Re: 20011103: Characterization of data load on LDM and predicting impacts on LDM queue load



>To: address@hidden
>From: Gregory Grosshans <address@hidden>
>Subject: Characterization of data load on LDM and predicting impacts on LDM 
>queue load
>Organization: NOAA/SPC
>Keywords: 200111022252.fA2MqI102912 LDM performance

Gregg,

> Thanks for the response.  We are using LDM 5.1.2.  In regards to
> pbuf_flush log messages, when should one become concerned about
> them, if at all?  You also mentioned Unidata will be watching
> motherlode to see how it handles the increased radar data and if it
> can't handle it you may farm out some of the data and processing to
> another machine.  How will you determine that motherlode can't
> handle the increased data (e.g. corrupted gempak decoded files like
> metar, a larger number of pbuf_flush messages, the load on the
> system climbing high)?

It may be that you are getting pbuf_flush messages as an artifact of
trying to process very large products through pqact.  The code in
pqact that's writing the messages is just testing if it takes longer
than 1 second to write a product, either to a file or to a pipe, and
if so, it emits the message.  I think this code was written back when
no products were bigger than about 20Kbytes, so maybe the arbitrary 1
second threshold needs to be larger.  I think the intent was just to
indicate when pqact was falling behind, either because of slow writes
or slow decoders.  It looks like almost all you pbuf_flush messages
would go away if that threshold were set to 10 seconds instead of 1
second.  The relevant code is in pqact/pbuf.c, line 190:

#ifdef INSTRUMENT
        gettimeofday(&afta, 0);
        diff = diff_timeval(&afta, &b4);
        if(diff.tv_sec > 1)
        {
                uerror("pbuf_flush %d: time elapsed %3ld.%06ld",
                        buf->pfd,
                        diff.tv_sec, diff.tv_usec
                        ); 
        }
#endif

It looks like another way to eliminate these messages from your log
file would be to undefine the "INSTRUMENT" macro and recompile, but I
haven't tested that.

But I wouldn't worry too much about these messages; the products are
getting filed/decoded, but it's taking a while.  You might look for
ways to put less load on pqact or the processes it calls by filing
products in larger batches or optimizing the decoders you are using or
doing some of the processing on a different machine.

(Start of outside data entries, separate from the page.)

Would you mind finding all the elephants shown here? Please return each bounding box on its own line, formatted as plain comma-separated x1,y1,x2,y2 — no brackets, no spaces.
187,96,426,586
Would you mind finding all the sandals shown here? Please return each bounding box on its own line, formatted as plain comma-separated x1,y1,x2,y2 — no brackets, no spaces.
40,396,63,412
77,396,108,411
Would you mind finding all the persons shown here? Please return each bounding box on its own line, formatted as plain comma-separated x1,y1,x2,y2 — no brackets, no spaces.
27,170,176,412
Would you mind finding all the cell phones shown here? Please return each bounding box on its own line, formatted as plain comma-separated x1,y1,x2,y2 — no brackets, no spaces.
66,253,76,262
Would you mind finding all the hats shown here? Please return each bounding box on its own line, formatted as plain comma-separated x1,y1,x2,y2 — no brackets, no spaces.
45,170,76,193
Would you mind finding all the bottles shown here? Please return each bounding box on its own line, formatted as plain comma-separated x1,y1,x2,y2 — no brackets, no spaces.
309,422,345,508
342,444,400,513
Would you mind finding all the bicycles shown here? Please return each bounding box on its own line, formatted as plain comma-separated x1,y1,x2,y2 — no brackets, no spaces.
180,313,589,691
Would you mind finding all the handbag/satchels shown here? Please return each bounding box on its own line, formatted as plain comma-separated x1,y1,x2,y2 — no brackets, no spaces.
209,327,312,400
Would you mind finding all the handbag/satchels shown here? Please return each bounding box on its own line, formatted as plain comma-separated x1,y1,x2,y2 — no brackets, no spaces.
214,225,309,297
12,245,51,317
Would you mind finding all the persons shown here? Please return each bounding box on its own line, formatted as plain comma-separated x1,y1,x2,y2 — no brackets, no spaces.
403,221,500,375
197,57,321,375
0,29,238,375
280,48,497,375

We would probably determine that motherlode couldn't handle the load
by seeing product latencies climb uniformly to all downstream sites, or
by noticing that pqact couldn't keep up with handling all the products
in the queue in a timely fashion.  Determining when a product is first
inserted in the queue and how much later pqact finishes with it can be
done with verbose logging.

--Russ